Dual Advantage Fields¶

Conference: ICML 2026 Workshop on Decision Making
arXiv: 2606.04188
Code: Unavailable (ICML 2026 Workshop Paper)
Area: Reinforcement Learning / Offline Goal-Conditioned RL
Keywords: Offline GCRL, dual goal representation, bilinear value, advantage weighted regression, policy extraction

TL;DR¶

This paper observes that in the bilinear goal-conditioned value model \(V_\theta(s,g)=\psi_\theta(s)^\top\phi_\theta(g)\), the goal embedding \(\phi_\theta(g)\) is exactly the gradient direction of the value field with respect to the state embedding. By utilizing an "action-feature displacement predictor" \(u_\xi(s,a)\approx\gamma\psi(s')-\psi(s)\) and taking its inner product with the goal embedding, a learning-free Q-network local advantage score is obtained.
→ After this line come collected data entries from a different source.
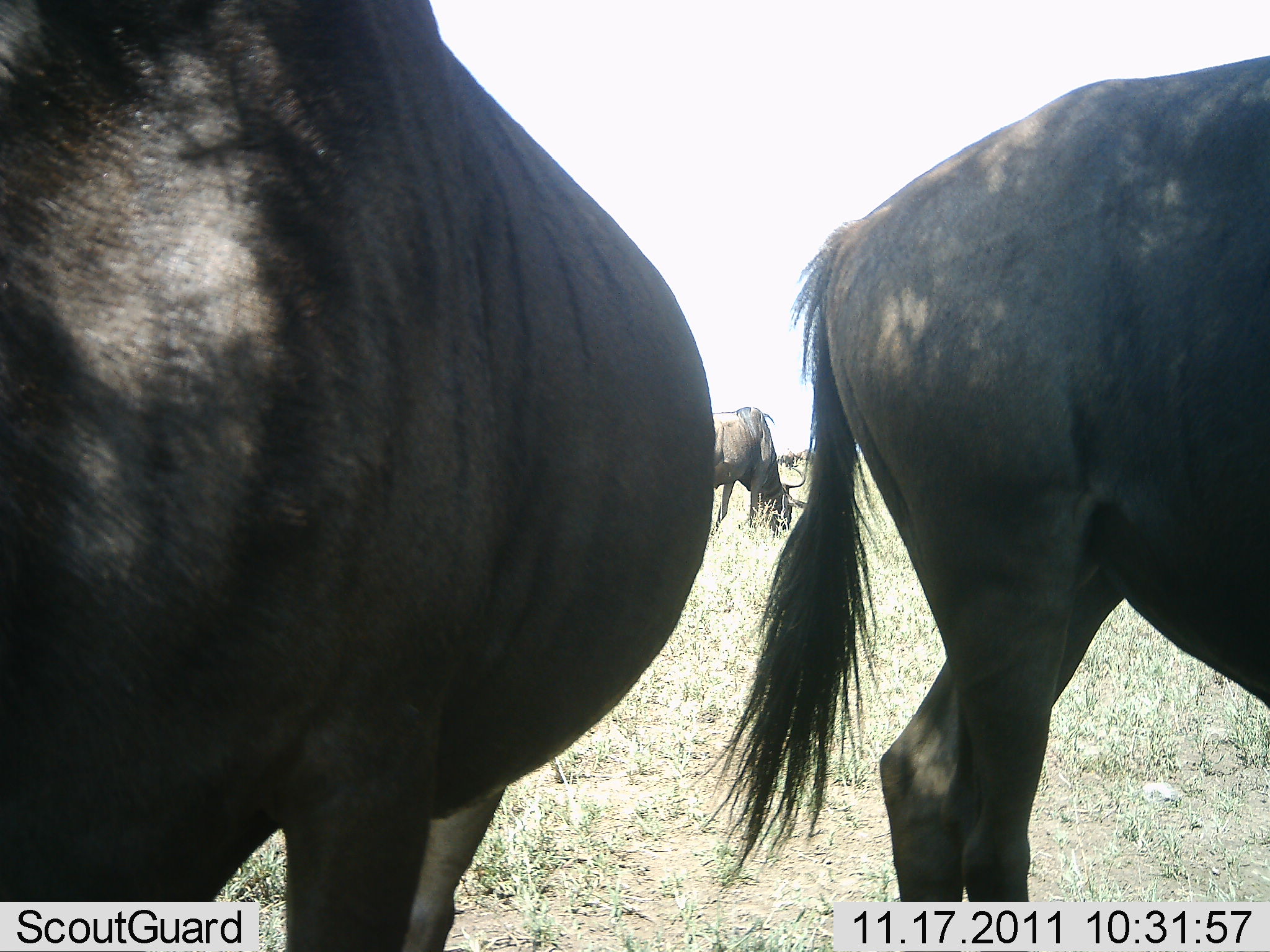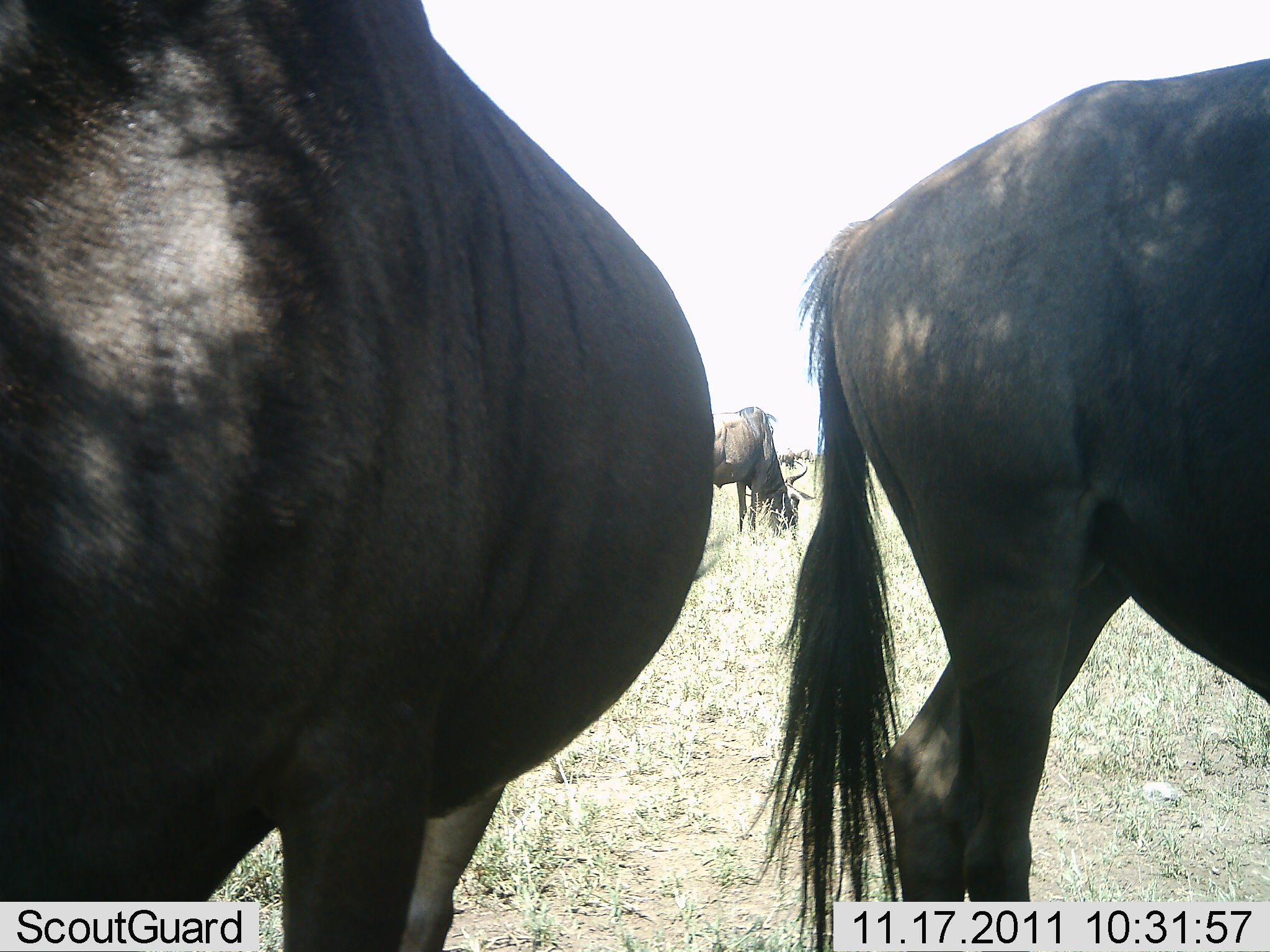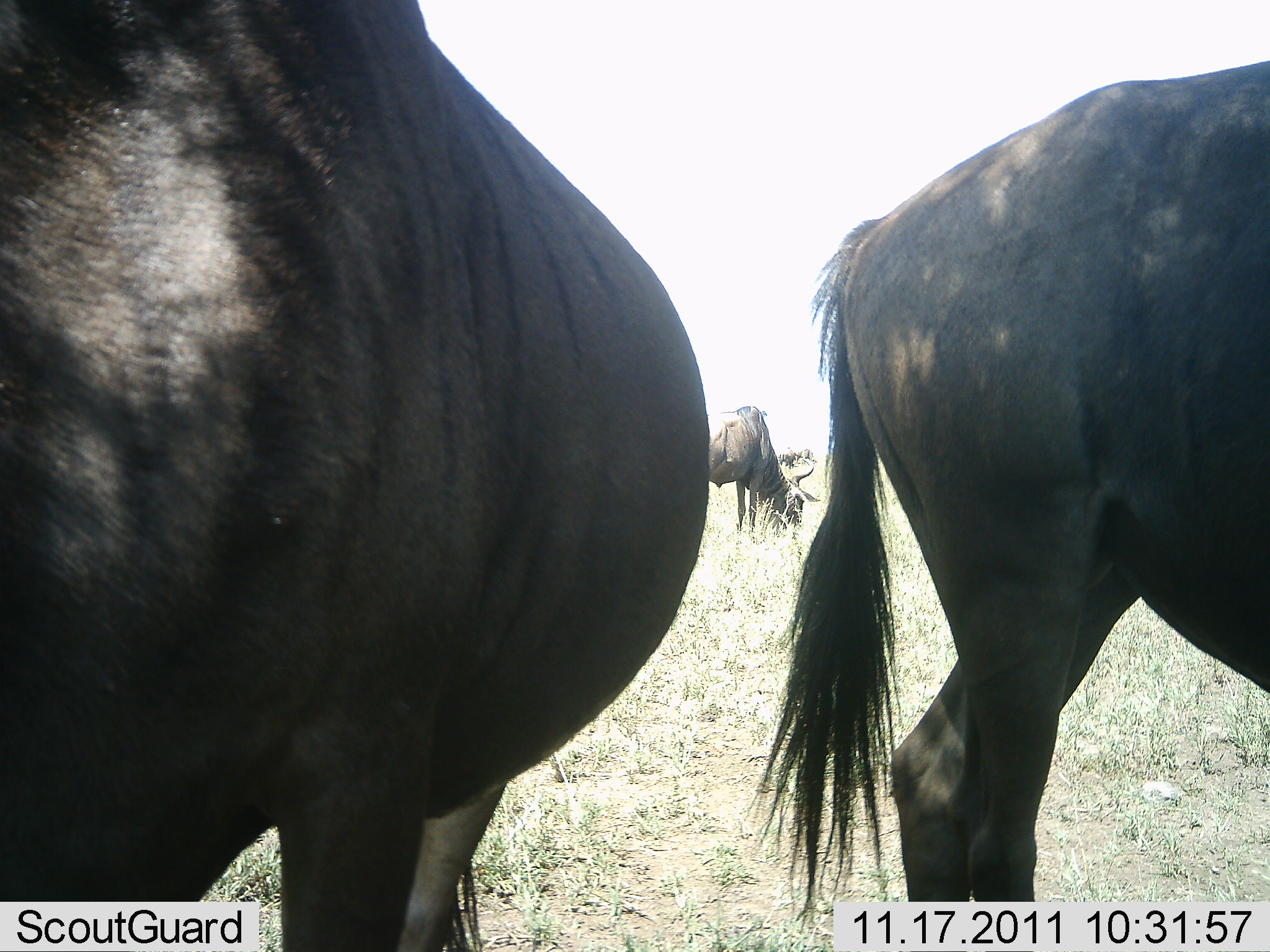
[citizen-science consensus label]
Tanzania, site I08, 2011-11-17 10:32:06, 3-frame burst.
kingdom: Animalia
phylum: Chordata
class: Mammalia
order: Artiodactyla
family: Bovidae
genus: Connochaetes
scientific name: Connochaetes taurinus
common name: blue wildebeest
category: wildebeest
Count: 3.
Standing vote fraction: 82%.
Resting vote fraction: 0%.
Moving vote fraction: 0%.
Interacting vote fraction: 0%.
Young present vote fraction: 0%.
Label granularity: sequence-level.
This approach significantly improves the RLiable aggregated metrics across OGBench long-range navigation, manipulation, and puzzle tasks.

Background & Motivation¶

Background: Offline goal-conditioned reinforcement learning (GCRL) must simultaneously address two challenges: (1) long-range reachability—inferring connectivity between states across multiple steps from a fixed dataset to "stitch" different trajectory segments; (2) local action selection—picking the action at the current state that most effectively moves towards the goal. Recent dual goal representation methods (e.g., Park et al. 2024) elegantly solve long-range reachability using bilinear potential functions \(V_\theta(s,g)=\psi_\theta(s)^\top\phi_\theta(g)\), which encode metric structures, support cross-trajectory stitching, and generalize to unseen \((s,g)\) pairs.
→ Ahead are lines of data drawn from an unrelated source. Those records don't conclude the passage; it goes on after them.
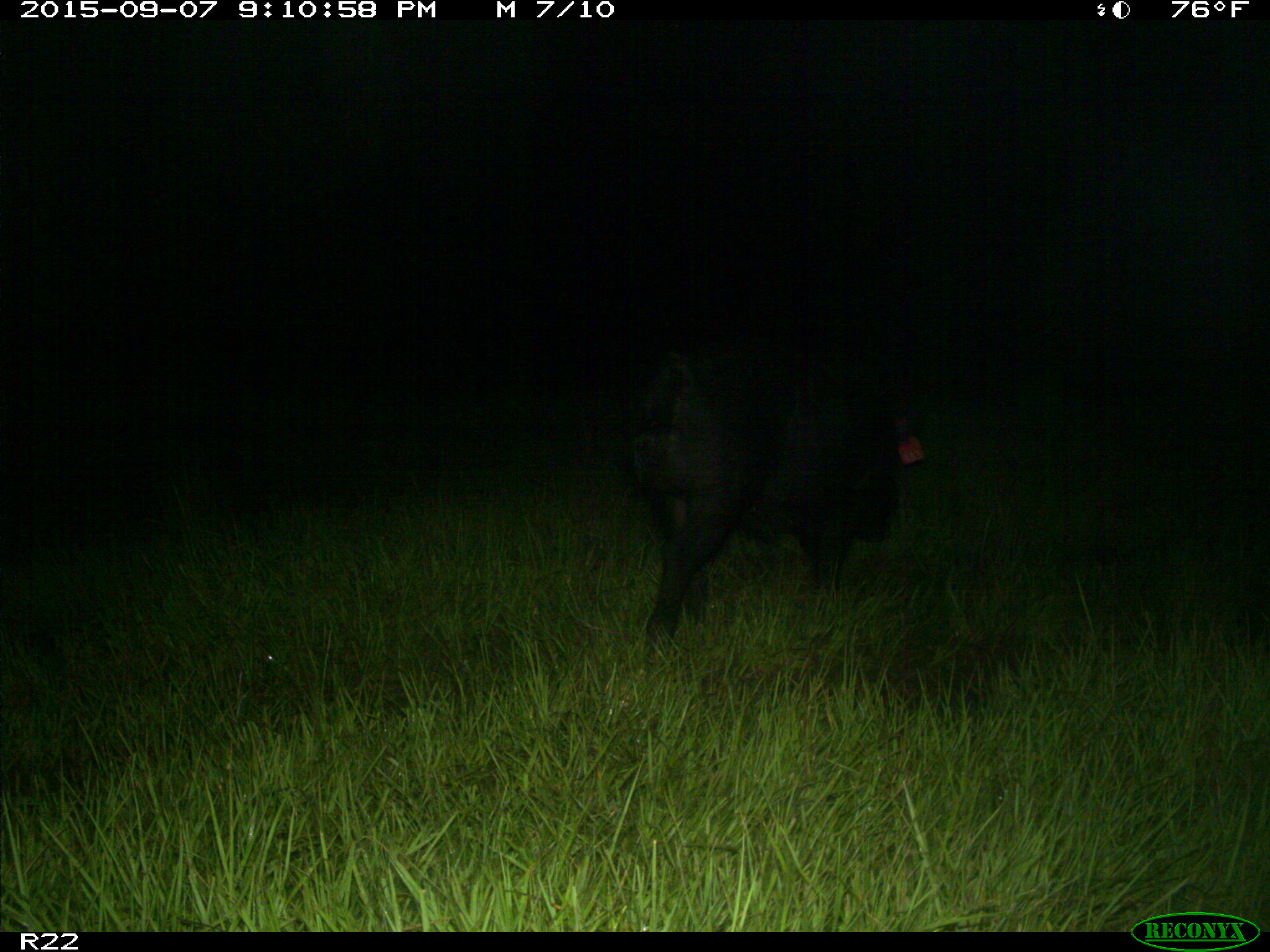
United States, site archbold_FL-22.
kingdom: Animalia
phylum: Chordata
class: Mammalia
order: Artiodactyla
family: Suidae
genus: Sus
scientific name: Sus scrofa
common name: wild boar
Limitations of Prior Work: The value surface \(V_\theta(s,g)\) only indicates "how good the current state is for the goal" but does not specify which action is better than another. Two different actions \(a_1, a_2\) starting from the same \(s\) share the same \(V_\theta(s,g)\), but only one might actually move the agent toward the goal—this is a mismatch between global value vs. local advantage. Existing solutions either train an additional goal-conditioned Q-network (computationally expensive and decoupled from the value representation) or use hierarchical subgoals (HIQL). The latter excels in long-range navigation but performs poorly in manipulation tasks requiring local counter-intuitive control, such as "performing a pre-grasp before moving to the goal" (where pointing directly at the final goal is incorrect).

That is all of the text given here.